Memory Usage per Test Type
Memory Usage per Test Type

This graph shows the memory/record of the 1000, 10000, and 100000 test runs. As we would expect, the memory/record for the full batch methods is reduced as the overhead is spread across more records. Entity Framework show consistently high memory usage, but the Proxy Entities method does bring it down to just about twice as much as Linq2SQL, which is in turn about 50% higher than the SqlCommand/SqlBulkCopy methods.

Conclusions

For pure, batch insertions, I still wouldn’t use an ORM. These tests show that the ORMs tested are still significantly slower at batch insertion than tools built specifically for bulk operations, like SqlBulkCopy. We’ve also seen that when we do use an ORM, understanding it’s performance characteristics and how to tune the ORM can make an enormous difference in how well or poorly it works.

Follow-up

Based on Tudor’s comment below, I’ve generated a graph of the times for each method in the 100,000 record tests. Unlike the full chart above, I’ve scaled it to ignore the two basic Entity Framework entries that cause the line chart above to be so unreadable.
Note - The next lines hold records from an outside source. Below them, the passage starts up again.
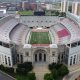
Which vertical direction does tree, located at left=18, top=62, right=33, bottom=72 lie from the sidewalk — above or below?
above

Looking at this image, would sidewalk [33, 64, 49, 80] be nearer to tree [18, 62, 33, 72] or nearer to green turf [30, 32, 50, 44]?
tree [18, 62, 33, 72]

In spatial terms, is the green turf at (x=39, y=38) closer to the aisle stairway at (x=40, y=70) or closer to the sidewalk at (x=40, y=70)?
the aisle stairway at (x=40, y=70)

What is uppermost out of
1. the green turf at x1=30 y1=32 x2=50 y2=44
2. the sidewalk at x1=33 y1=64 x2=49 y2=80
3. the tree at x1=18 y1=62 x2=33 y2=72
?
the green turf at x1=30 y1=32 x2=50 y2=44

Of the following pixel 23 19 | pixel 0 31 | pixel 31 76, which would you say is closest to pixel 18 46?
pixel 31 76

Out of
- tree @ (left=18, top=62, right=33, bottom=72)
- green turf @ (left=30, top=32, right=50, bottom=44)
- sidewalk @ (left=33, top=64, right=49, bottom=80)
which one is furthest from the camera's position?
green turf @ (left=30, top=32, right=50, bottom=44)

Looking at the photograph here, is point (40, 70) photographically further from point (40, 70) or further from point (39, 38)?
point (39, 38)

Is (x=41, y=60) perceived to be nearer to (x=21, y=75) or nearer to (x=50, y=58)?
(x=50, y=58)

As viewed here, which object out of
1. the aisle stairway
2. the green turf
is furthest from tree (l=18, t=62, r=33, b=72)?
the green turf

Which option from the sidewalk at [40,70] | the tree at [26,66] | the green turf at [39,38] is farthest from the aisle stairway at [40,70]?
the green turf at [39,38]
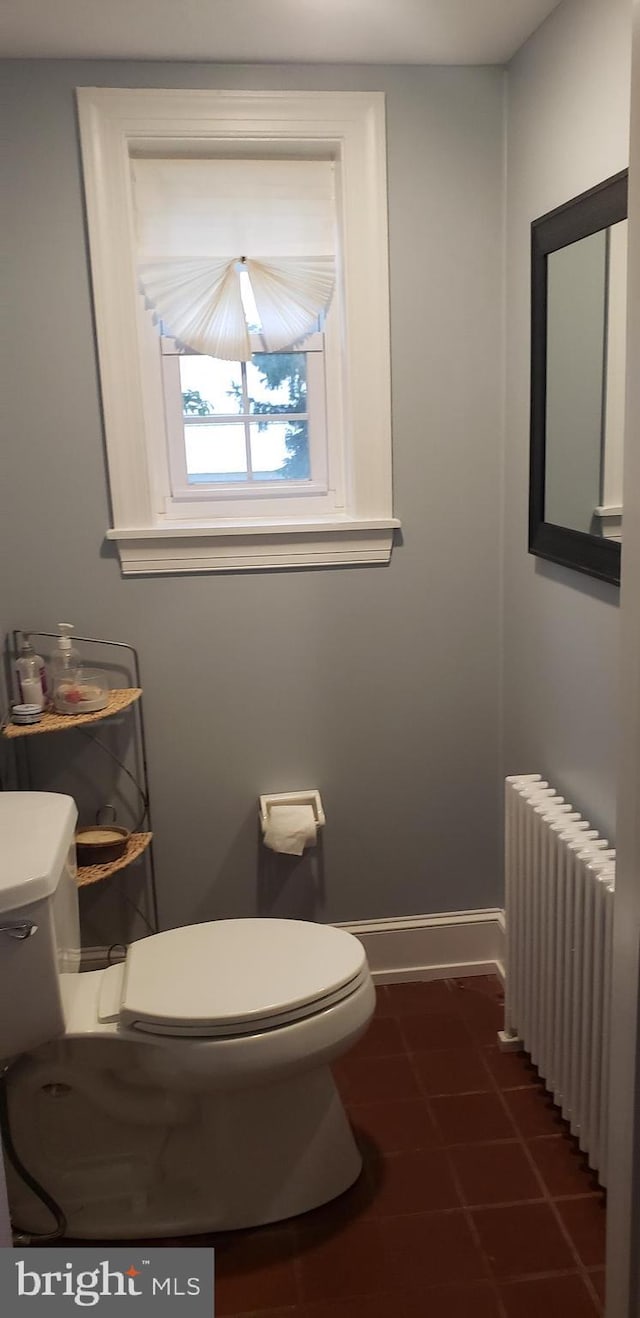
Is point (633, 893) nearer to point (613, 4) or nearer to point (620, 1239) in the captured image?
point (620, 1239)

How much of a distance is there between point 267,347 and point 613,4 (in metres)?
0.96

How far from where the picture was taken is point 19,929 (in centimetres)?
163

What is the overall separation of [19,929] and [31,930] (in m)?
0.02

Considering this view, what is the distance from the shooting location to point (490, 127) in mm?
2258

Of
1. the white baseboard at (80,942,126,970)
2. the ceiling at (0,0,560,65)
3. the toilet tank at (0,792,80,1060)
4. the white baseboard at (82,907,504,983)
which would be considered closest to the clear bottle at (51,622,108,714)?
the toilet tank at (0,792,80,1060)

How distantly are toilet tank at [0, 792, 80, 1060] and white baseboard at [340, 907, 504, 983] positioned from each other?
3.31ft

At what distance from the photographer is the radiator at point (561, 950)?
1769mm

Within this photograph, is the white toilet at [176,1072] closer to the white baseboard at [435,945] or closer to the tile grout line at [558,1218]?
the tile grout line at [558,1218]

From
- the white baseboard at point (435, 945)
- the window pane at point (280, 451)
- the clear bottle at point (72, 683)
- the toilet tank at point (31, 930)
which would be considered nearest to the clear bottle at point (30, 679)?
the clear bottle at point (72, 683)

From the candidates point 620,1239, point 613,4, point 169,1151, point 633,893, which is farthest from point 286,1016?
point 613,4

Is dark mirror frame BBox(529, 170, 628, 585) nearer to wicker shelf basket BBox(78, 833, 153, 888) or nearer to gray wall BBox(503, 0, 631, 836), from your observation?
gray wall BBox(503, 0, 631, 836)

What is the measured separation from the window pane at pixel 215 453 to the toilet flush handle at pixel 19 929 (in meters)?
1.20

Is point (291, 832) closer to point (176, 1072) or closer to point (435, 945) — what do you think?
point (435, 945)

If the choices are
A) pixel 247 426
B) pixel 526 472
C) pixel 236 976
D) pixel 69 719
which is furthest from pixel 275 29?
pixel 236 976
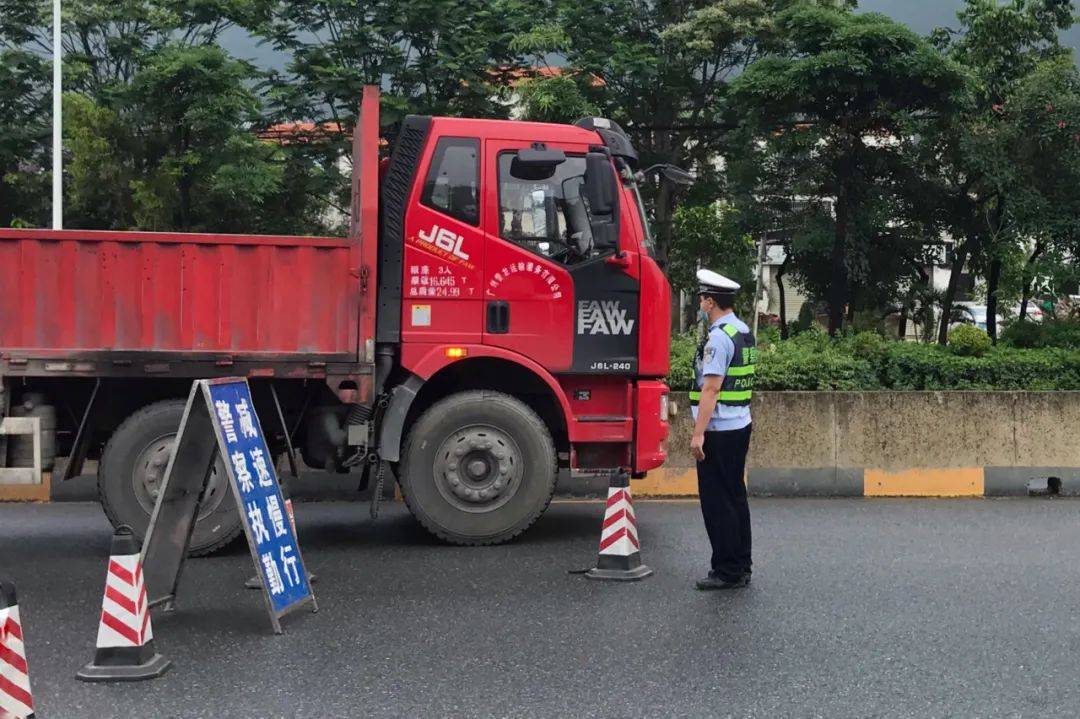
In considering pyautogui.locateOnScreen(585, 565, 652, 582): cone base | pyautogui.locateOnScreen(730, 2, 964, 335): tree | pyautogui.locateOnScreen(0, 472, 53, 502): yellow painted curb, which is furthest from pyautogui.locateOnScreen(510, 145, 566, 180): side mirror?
pyautogui.locateOnScreen(730, 2, 964, 335): tree

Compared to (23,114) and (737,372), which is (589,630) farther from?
(23,114)

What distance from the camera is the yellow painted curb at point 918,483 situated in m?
11.0

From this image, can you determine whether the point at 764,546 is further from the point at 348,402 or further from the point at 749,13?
the point at 749,13

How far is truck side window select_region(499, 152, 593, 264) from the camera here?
7.91 m

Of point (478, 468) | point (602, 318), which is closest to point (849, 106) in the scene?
point (602, 318)

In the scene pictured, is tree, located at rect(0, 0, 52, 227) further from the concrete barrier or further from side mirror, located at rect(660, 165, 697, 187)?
side mirror, located at rect(660, 165, 697, 187)

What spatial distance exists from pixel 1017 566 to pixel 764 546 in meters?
1.64

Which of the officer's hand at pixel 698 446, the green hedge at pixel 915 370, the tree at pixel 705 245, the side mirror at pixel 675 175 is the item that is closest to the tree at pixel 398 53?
the tree at pixel 705 245

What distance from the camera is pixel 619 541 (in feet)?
22.8

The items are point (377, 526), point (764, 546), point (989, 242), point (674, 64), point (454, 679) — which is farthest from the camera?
point (674, 64)

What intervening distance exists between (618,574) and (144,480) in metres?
3.16

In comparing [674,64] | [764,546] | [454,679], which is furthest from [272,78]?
[454,679]

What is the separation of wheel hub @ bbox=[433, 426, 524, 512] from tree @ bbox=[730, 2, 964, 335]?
10883 millimetres

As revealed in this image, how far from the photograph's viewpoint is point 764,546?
26.5ft
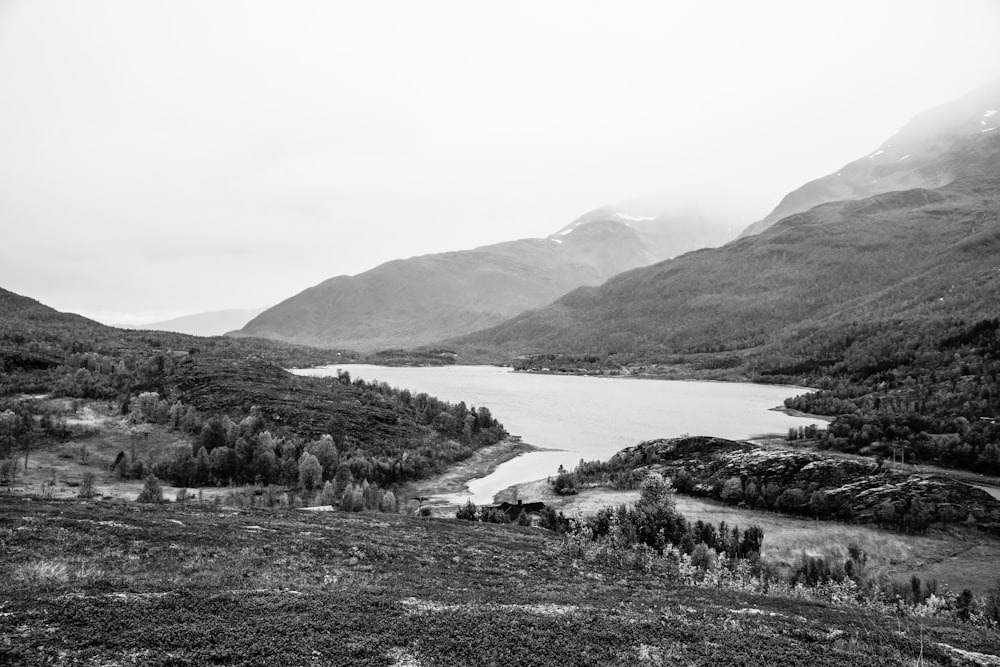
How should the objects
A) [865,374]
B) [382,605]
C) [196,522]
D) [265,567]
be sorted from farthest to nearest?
[865,374] → [196,522] → [265,567] → [382,605]

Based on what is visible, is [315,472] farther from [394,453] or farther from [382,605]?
[382,605]

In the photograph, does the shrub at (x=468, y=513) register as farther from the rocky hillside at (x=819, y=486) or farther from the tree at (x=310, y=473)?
the rocky hillside at (x=819, y=486)

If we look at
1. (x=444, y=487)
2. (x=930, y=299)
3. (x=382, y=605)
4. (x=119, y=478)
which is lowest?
(x=444, y=487)

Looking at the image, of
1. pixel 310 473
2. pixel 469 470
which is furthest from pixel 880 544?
pixel 310 473

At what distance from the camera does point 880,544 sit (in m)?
37.2

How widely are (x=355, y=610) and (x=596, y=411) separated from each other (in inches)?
3822

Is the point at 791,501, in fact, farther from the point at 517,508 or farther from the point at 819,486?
the point at 517,508

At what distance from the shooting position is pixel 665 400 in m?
121

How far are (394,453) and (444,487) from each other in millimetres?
10875

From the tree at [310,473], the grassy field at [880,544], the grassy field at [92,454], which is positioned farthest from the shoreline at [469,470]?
the grassy field at [92,454]

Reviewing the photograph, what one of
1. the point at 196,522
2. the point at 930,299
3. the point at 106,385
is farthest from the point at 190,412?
the point at 930,299

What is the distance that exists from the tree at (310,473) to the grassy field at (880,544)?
22.3 m

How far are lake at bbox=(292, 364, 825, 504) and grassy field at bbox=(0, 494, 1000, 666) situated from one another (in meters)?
30.4

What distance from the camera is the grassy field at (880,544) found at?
107 feet
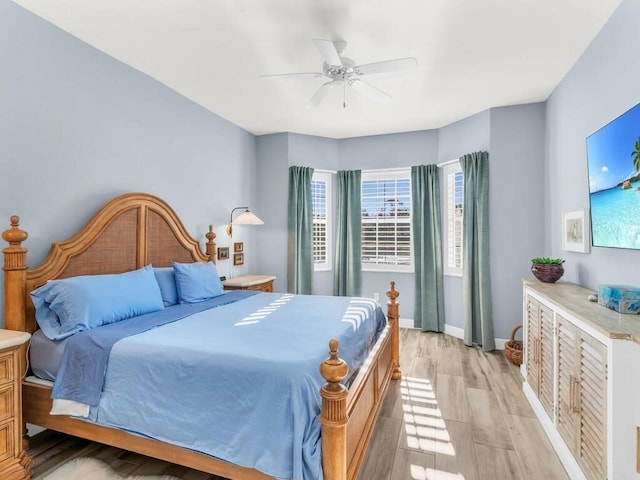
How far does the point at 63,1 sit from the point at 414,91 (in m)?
3.02

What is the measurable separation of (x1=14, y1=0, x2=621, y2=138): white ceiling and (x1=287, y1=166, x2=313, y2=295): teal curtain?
4.32 feet

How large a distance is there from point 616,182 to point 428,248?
2.81m

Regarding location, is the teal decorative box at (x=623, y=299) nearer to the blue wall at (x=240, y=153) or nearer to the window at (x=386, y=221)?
the blue wall at (x=240, y=153)

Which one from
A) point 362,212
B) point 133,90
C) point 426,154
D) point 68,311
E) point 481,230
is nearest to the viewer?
point 68,311

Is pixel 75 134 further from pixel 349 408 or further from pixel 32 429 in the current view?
pixel 349 408

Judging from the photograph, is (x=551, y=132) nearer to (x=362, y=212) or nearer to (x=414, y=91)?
(x=414, y=91)

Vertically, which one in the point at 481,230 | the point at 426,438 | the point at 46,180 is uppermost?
the point at 46,180

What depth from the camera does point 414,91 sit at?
3.62 meters

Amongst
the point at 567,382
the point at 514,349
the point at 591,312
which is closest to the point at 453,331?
the point at 514,349

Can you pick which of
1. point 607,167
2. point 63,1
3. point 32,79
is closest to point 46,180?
point 32,79

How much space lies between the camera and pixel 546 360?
2.49 meters

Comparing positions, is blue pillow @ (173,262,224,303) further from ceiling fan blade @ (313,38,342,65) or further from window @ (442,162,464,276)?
window @ (442,162,464,276)

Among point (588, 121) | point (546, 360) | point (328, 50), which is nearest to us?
point (328, 50)

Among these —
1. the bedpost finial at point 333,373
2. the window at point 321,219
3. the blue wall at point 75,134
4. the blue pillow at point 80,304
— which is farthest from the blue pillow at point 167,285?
the window at point 321,219
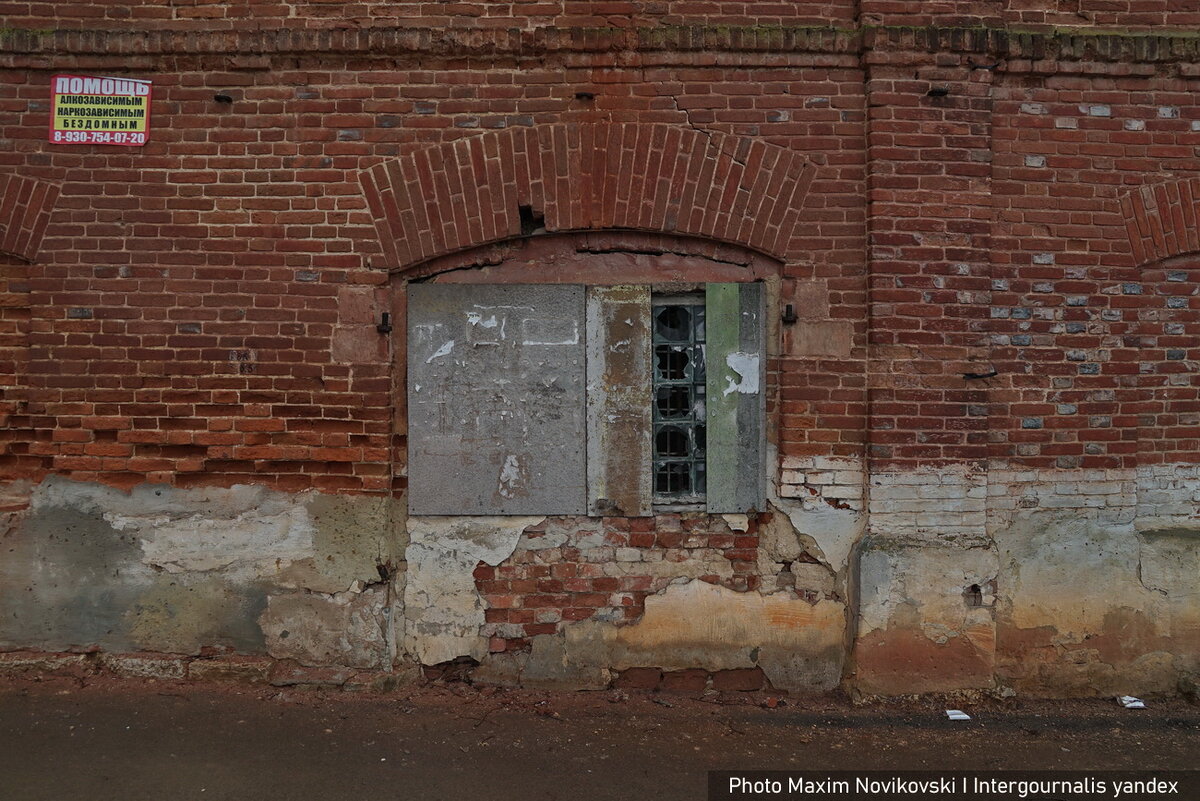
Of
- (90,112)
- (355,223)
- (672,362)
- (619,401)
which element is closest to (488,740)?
(619,401)

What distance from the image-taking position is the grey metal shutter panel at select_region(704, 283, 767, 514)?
15.6 feet

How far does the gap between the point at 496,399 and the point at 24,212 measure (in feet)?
9.51

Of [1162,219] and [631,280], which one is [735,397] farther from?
[1162,219]

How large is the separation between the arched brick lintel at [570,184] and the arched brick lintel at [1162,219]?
2109 mm

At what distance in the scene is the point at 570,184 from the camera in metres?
4.65

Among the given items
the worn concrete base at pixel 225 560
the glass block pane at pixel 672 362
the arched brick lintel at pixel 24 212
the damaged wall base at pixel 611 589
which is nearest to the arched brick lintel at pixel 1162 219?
the damaged wall base at pixel 611 589

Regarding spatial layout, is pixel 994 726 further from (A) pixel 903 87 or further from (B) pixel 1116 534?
(A) pixel 903 87

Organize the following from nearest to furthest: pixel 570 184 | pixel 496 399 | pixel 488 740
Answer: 1. pixel 488 740
2. pixel 570 184
3. pixel 496 399

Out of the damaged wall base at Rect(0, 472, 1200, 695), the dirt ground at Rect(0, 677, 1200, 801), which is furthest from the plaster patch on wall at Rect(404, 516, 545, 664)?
the dirt ground at Rect(0, 677, 1200, 801)

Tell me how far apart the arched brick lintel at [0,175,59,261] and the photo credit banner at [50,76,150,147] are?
0.29 meters

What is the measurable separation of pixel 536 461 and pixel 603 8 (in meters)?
2.66

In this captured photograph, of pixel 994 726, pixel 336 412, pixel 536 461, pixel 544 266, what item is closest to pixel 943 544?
pixel 994 726

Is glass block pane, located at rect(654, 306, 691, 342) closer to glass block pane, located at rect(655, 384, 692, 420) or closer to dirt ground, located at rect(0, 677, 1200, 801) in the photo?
glass block pane, located at rect(655, 384, 692, 420)

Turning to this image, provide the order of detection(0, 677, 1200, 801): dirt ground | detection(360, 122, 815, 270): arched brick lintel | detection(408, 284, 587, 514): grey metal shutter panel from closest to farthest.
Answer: detection(0, 677, 1200, 801): dirt ground
detection(360, 122, 815, 270): arched brick lintel
detection(408, 284, 587, 514): grey metal shutter panel
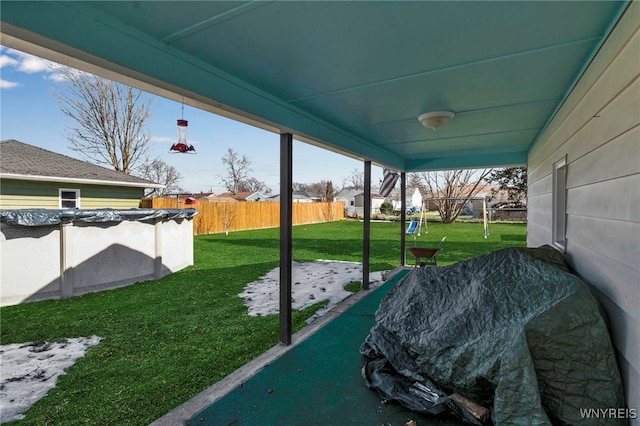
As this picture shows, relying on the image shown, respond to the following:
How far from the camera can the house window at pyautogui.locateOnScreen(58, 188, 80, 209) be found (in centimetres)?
857

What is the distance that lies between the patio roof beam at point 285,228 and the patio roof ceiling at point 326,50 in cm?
25

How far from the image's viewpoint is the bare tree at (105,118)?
42.5ft

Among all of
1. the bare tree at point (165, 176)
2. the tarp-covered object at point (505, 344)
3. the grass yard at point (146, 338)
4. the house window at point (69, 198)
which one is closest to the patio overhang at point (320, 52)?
the grass yard at point (146, 338)

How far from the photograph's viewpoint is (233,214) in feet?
45.9

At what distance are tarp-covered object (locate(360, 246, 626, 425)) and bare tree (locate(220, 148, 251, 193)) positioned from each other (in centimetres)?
2889

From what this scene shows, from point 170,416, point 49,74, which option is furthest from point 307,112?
point 49,74

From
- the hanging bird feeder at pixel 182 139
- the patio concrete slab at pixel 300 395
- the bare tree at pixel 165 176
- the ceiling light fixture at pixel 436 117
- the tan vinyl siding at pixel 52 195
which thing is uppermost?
the bare tree at pixel 165 176

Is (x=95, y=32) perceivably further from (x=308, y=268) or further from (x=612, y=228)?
(x=308, y=268)

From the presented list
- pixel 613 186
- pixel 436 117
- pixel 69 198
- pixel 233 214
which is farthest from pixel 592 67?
pixel 233 214

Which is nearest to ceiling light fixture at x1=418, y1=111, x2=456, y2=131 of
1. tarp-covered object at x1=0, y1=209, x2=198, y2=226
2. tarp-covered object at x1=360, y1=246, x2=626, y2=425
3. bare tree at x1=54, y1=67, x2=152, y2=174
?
tarp-covered object at x1=360, y1=246, x2=626, y2=425

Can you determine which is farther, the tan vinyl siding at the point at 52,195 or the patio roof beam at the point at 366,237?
the tan vinyl siding at the point at 52,195

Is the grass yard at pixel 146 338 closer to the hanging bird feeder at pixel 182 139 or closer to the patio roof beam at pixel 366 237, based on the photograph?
the patio roof beam at pixel 366 237

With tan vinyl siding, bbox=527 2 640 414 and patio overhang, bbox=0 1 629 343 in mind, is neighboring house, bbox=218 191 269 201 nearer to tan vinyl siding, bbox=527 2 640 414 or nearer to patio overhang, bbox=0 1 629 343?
patio overhang, bbox=0 1 629 343

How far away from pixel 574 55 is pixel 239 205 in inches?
534
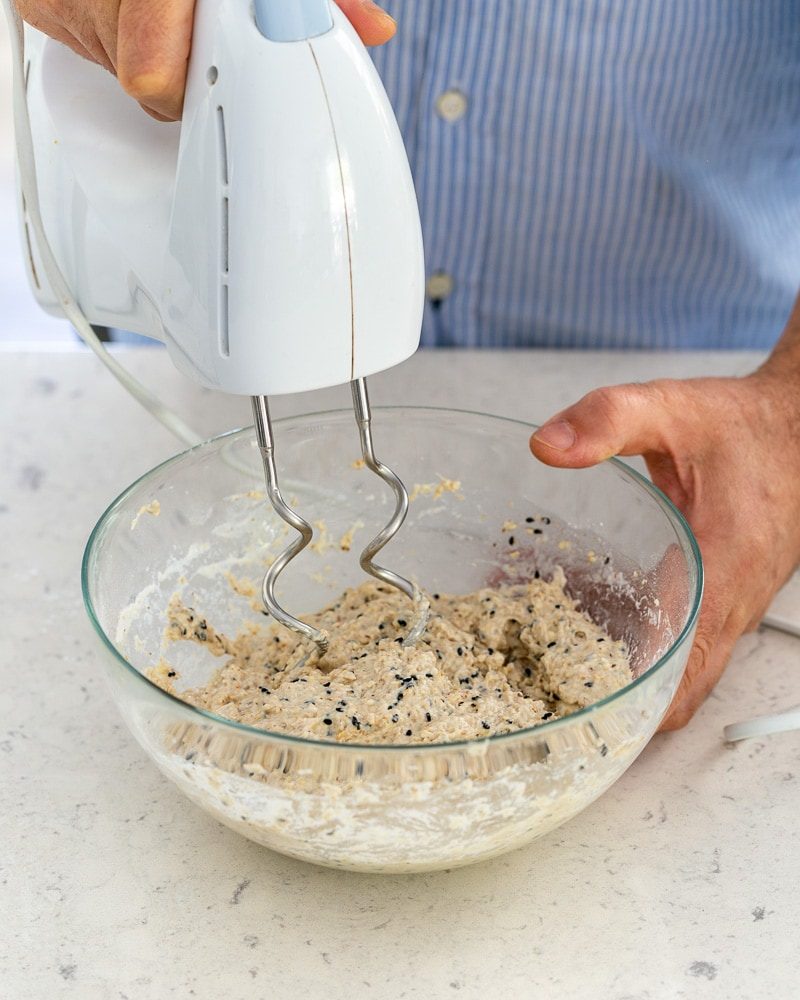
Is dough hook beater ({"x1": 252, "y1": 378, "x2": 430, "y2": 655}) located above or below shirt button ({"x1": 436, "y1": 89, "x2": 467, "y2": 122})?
below

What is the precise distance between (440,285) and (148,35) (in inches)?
32.2

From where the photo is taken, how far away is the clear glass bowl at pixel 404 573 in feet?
2.18

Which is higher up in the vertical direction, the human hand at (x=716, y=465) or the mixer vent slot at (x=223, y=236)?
the mixer vent slot at (x=223, y=236)

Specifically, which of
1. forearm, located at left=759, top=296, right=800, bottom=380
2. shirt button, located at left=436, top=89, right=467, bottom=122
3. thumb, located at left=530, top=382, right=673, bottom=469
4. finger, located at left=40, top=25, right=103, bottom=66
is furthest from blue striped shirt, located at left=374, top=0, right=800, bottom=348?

Readable Execution Times for 1000,000 records
Readable Execution Times for 1000,000 records

Using ADO.Net does not automatically mean better performance than an ORM. SqlBulkCopy does clearly perform better, but using a SqlCommand.ExecuteNonQuery or a SqlAdapter.InsertCommand does not achieve the same level of performance. Many of the ORM tests kept up or outperformed the non-transactional SqlCommand and SqlAdapter tests, and Dapper kept up with the Transactional SqlCommand test. ADO.Net itself is not giving the boost in speed we see from SqlBulkCopy, it’s the use of a tool that is built specifically for batch processing (all of the rest operate at the row level, ADO.Net or ORM).